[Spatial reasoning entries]
********************

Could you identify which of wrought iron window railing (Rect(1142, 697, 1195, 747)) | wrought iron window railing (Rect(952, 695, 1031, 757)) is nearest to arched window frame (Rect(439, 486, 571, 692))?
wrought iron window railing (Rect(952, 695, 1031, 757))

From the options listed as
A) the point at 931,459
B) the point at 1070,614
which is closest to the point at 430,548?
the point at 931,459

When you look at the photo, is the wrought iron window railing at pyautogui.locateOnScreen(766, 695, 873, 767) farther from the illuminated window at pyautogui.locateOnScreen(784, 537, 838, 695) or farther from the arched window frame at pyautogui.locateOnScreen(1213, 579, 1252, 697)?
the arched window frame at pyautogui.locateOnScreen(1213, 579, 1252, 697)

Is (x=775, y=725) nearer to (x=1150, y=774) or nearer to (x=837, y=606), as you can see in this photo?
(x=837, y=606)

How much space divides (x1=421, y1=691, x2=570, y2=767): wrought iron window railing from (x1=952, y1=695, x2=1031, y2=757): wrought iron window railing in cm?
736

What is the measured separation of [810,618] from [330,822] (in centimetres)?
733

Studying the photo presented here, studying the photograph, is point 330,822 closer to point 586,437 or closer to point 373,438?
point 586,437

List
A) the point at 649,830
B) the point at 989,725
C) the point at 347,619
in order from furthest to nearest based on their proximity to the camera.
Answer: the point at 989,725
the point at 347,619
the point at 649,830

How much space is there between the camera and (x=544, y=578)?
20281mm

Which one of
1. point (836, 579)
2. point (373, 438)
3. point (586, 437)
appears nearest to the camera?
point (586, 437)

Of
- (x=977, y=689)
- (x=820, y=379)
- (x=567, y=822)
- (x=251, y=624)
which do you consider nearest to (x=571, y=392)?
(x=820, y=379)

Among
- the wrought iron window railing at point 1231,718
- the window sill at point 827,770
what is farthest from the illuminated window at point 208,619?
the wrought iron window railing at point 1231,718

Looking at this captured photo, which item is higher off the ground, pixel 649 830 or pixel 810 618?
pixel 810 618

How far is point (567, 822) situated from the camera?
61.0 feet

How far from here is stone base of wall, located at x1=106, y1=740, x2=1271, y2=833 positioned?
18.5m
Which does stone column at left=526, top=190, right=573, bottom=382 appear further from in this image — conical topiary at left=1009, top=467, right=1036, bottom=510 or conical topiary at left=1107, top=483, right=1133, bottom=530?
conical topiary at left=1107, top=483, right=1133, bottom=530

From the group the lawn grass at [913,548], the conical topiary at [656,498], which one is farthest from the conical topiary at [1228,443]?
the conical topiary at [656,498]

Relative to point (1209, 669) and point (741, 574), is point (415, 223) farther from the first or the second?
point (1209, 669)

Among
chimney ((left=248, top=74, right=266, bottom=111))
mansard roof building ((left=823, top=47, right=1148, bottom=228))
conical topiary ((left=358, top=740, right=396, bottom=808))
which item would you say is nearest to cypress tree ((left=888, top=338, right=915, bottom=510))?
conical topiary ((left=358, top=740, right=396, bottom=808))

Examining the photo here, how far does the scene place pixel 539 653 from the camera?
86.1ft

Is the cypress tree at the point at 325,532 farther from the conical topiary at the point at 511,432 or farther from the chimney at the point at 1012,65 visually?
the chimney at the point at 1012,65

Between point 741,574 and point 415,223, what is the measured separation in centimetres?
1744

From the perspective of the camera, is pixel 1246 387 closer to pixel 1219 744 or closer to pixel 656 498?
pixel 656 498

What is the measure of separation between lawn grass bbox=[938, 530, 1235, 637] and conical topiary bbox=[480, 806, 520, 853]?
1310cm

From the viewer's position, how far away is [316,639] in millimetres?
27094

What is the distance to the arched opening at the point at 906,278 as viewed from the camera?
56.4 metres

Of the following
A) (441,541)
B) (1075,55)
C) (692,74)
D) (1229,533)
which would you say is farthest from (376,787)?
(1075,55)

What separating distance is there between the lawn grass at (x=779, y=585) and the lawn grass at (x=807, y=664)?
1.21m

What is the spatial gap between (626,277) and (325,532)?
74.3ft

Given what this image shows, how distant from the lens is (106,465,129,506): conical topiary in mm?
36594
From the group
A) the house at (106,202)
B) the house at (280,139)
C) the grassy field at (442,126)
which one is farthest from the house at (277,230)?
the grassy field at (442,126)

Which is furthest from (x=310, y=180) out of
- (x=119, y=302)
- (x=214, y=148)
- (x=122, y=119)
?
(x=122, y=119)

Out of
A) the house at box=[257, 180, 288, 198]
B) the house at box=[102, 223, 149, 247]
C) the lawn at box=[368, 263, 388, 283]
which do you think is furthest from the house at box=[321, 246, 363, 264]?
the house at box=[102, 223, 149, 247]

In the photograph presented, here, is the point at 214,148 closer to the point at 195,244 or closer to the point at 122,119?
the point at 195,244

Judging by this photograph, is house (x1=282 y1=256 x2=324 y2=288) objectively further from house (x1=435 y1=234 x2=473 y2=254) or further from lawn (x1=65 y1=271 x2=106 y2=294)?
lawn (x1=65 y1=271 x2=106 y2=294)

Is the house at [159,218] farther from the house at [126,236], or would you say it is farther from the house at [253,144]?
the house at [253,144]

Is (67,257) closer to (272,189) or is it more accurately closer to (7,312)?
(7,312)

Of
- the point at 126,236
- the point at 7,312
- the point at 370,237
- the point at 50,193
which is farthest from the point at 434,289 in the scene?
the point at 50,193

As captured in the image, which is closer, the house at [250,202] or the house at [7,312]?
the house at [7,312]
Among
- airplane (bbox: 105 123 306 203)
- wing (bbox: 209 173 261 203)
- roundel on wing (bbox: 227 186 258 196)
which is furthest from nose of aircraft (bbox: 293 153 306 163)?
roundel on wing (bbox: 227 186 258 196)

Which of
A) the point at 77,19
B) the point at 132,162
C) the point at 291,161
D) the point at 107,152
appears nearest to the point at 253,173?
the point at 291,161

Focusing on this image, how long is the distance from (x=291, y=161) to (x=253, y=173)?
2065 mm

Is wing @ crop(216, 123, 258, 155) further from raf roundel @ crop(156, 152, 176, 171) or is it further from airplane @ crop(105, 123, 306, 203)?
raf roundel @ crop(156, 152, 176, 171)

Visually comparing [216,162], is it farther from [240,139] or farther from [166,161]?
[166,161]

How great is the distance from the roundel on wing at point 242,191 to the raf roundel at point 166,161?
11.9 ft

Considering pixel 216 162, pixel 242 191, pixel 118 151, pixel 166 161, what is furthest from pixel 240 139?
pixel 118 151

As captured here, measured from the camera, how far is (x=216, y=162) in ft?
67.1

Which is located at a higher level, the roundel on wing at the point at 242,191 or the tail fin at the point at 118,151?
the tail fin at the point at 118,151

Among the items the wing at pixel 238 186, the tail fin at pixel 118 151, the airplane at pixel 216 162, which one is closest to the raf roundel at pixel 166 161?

********************

**What needs to be done:**
Reproduce the entries from the line containing "As captured here, measured" through the end of the entries, swapping "roundel on wing" for "wing roundel" and leaving everything else unchanged.

**In response:**
As captured here, measured from the camera, how far is (x=216, y=162) in ft?
67.1

Which is located at a higher level, the wing roundel at the point at 242,191 or the tail fin at the point at 118,151?
the tail fin at the point at 118,151

Among the items the wing at pixel 238 186, the tail fin at pixel 118 151, the airplane at pixel 216 162, which one is closest to the raf roundel at pixel 166 161?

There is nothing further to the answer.